What you are asked to do - Pick out all lines of the entries that include the word "Human" and copy them.

Supplied records -
====
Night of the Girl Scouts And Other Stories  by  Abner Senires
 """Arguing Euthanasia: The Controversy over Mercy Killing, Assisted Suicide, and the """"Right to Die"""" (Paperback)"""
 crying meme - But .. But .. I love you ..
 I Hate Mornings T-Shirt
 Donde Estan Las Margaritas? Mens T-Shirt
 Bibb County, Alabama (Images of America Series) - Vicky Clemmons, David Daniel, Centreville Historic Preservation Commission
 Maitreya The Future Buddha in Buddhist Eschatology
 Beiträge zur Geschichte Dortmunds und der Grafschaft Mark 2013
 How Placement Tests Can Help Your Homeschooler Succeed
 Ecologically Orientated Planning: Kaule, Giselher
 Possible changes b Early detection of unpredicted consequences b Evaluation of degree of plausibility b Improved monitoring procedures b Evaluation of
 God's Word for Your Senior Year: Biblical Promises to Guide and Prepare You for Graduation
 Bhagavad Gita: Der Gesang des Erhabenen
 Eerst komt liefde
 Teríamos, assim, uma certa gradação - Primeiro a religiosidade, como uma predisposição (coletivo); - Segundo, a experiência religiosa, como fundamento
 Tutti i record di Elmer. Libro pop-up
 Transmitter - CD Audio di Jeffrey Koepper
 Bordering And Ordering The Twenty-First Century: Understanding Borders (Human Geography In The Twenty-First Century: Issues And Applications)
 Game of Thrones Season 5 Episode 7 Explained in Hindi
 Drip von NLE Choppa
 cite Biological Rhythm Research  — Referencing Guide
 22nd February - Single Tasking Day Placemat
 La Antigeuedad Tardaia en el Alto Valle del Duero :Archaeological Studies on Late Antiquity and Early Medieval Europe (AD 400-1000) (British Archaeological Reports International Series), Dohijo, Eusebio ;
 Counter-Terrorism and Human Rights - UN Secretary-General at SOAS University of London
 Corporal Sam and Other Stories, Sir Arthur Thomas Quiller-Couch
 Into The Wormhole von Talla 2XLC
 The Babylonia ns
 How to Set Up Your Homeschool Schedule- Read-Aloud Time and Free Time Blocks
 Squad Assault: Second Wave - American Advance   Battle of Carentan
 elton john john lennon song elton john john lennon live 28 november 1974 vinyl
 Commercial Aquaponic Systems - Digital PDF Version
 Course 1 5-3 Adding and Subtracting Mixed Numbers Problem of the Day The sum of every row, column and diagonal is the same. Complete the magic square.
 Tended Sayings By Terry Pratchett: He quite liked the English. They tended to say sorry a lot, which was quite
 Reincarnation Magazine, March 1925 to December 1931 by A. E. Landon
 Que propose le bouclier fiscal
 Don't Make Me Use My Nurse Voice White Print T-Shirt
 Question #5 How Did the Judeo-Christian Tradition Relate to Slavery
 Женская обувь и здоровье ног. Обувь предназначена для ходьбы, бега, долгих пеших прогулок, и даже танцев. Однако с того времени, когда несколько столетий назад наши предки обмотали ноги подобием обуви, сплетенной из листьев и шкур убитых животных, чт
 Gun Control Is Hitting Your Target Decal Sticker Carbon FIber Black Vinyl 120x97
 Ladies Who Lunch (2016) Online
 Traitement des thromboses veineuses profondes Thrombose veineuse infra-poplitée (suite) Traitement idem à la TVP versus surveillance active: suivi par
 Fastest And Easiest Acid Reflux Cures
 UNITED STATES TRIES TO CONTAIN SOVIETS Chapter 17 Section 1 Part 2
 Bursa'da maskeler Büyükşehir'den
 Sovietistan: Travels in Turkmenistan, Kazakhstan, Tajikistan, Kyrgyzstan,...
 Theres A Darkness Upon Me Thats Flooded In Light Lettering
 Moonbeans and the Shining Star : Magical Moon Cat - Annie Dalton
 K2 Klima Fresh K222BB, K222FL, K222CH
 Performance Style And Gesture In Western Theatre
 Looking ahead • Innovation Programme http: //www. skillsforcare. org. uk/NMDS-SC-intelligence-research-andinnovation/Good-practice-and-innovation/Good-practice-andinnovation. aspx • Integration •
====
Answer to this task -
 Bordering And Ordering The Twenty-First Century: Understanding Borders (Human Geography In The Twenty-First Century: Issues And Applications)
 Counter-Terrorism and Human Rights - UN Secretary-General at SOAS University of London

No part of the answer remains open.